Betrachtet man den Gellértberg näher, findet man auf dem Gipfel die Freiheitsstatue, welche an die Soldaten erinnert, die Budapest im Zweiten Weltkrieg befreiten. Hinter der Freiheitsstatue, ebenfalls auf dem Gipfel, liegt die zum UNESCO-Weltkulturerbe gehörende Zitadelle. Schweift der Blick vom Gipfel herab, sieht man oberhalb der Elisabethbrücke das Denkmal des heiligen Märtyrerbischofs Gellért, Namenspatron des Stadtbergs.

Geht es nach der ungarischen Regierung, soll der Gellértberg demnächst erneuert werden. So hat das Kabinettsbüro von Ministerpräsident Orbán einen offenen, kreativen Ideenwettbewerb in die Wege geleitet (abrufbar unter www.gellerthegypalyazat.hu/). Das Hauptziel sei die Revitalisierung des Bergs; er soll mit „neuen Inhalten gefüllt werden“, so die Ausschreibung. Bei der Bewerbung ist Kreativität gefordert – die Bewerber haben großen Spielraum: Bautechnische, landschaftsarchitektonische und verkehrsplanerische Mittel sowie die Bildende Kunst sollen eingesetzt werden. Weiterhin spielen der Umweltschutz und das Bewahren der durch das Welterbe und den Denkmalschutz geschützten Gebäude eine wichtige Rolle. Beibehalten werden, soll auch die Funktion des Gellértbergs als sakraler und symbolischer Ort.

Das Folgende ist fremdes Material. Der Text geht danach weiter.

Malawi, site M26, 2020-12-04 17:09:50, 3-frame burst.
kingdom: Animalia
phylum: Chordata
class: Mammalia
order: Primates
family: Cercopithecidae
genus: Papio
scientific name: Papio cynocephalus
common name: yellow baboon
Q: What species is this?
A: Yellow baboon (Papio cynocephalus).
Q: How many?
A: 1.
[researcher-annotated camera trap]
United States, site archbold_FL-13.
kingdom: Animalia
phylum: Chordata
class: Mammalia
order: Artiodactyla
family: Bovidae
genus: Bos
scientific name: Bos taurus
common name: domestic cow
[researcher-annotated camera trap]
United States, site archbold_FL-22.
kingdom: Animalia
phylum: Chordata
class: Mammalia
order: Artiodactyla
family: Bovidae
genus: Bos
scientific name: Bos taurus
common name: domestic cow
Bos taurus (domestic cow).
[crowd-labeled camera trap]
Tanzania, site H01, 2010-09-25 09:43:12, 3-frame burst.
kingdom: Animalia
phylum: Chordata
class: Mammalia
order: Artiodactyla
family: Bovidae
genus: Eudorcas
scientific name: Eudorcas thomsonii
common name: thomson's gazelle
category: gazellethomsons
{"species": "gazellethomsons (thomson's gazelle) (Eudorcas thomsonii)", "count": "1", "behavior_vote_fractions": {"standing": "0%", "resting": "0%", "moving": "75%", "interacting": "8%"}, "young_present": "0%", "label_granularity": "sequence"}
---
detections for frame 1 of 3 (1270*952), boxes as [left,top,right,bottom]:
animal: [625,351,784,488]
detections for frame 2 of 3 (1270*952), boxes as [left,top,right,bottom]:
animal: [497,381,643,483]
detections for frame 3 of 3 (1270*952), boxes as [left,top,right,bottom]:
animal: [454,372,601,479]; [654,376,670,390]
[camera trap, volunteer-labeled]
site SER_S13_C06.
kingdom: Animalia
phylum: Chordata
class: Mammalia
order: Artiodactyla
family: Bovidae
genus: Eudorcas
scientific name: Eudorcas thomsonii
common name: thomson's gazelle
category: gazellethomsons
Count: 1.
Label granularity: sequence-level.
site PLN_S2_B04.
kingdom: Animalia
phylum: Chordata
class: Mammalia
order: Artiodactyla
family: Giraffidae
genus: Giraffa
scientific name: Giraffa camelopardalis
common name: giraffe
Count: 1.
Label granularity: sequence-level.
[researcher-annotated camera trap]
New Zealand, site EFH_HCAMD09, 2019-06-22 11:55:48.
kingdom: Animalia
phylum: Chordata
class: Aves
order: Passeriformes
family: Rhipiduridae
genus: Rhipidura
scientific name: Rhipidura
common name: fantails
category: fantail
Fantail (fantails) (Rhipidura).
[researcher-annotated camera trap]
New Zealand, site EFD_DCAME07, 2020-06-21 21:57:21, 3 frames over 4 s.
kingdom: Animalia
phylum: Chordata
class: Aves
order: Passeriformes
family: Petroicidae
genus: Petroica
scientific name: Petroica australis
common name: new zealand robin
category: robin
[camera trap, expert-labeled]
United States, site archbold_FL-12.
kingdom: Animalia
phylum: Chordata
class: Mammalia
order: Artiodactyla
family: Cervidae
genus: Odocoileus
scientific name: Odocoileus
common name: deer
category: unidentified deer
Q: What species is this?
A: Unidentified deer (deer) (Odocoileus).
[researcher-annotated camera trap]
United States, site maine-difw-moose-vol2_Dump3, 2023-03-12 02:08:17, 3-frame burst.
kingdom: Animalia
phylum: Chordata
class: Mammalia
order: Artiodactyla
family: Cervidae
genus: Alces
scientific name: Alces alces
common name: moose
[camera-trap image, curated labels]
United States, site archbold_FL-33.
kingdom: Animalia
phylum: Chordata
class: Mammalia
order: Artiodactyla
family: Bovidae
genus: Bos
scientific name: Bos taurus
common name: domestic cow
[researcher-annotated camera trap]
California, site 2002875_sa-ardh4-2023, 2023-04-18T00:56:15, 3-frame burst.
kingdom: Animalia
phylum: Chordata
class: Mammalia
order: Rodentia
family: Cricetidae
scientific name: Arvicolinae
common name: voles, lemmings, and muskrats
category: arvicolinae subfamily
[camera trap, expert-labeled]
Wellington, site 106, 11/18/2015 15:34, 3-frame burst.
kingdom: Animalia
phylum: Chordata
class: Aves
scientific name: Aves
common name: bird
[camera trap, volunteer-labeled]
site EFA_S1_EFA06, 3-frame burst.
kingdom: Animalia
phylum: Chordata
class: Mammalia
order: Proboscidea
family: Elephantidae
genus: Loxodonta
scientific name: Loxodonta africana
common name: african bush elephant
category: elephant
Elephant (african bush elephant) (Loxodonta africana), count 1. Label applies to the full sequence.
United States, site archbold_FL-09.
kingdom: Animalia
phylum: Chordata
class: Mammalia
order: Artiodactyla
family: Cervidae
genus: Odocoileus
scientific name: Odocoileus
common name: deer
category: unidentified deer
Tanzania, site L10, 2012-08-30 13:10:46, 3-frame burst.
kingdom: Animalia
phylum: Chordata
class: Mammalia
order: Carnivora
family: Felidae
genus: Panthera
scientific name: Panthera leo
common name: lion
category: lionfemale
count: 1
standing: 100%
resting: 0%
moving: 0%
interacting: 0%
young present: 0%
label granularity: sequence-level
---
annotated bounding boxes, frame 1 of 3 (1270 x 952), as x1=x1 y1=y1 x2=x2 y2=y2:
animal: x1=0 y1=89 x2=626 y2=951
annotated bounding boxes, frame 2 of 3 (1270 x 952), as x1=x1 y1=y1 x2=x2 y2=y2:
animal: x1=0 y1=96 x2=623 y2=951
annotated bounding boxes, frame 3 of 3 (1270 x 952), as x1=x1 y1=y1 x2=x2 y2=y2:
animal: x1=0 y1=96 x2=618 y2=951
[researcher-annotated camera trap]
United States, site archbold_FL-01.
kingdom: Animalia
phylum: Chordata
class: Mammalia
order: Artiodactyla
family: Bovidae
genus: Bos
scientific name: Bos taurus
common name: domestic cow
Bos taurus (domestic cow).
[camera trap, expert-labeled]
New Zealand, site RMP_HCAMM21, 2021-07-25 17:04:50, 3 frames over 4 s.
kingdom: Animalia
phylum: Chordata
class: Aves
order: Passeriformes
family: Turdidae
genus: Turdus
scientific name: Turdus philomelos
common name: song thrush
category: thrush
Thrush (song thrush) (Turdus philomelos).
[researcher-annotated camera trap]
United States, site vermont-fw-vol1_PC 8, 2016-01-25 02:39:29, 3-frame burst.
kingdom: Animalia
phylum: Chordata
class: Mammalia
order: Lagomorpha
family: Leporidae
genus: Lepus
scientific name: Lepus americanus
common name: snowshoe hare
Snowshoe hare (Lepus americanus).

Eines der wichtigsten Anliegen der Auftraggeber ist es, eine neue Verwendung für die Zitadelle zu finden. Von der Ausschreibung wird erwartet, dass eine langfristige und realisierbare Lösung gefunden wird. Die Neugestaltung soll nicht nur den Bedürfnissen der Touristen, sondern auch denen der Stadtbewohner gerecht werden.

Die Idee dahinter ist nicht neu:

So reichen die Vorschläge für eine alternative Bebauung des Gellértbergs bis zur Jahrhundertwende 1900 zurück. Mitunter wurde die damals von Graf Ödön Széchenyi eingebrachte Idee eines Pantheons vom ungarischen Architekten Imre Makovecz im Jahr 2008 abermals auf die Tagesordnung gebracht. Andere Ideen reichen von einer Aussichtsplattform in Form der Stephanskrone bis hin zu nicht ganz so ernst gemeinten Vorschläge, den Gellértberg doch durch eine Pyramide zu ersetzen.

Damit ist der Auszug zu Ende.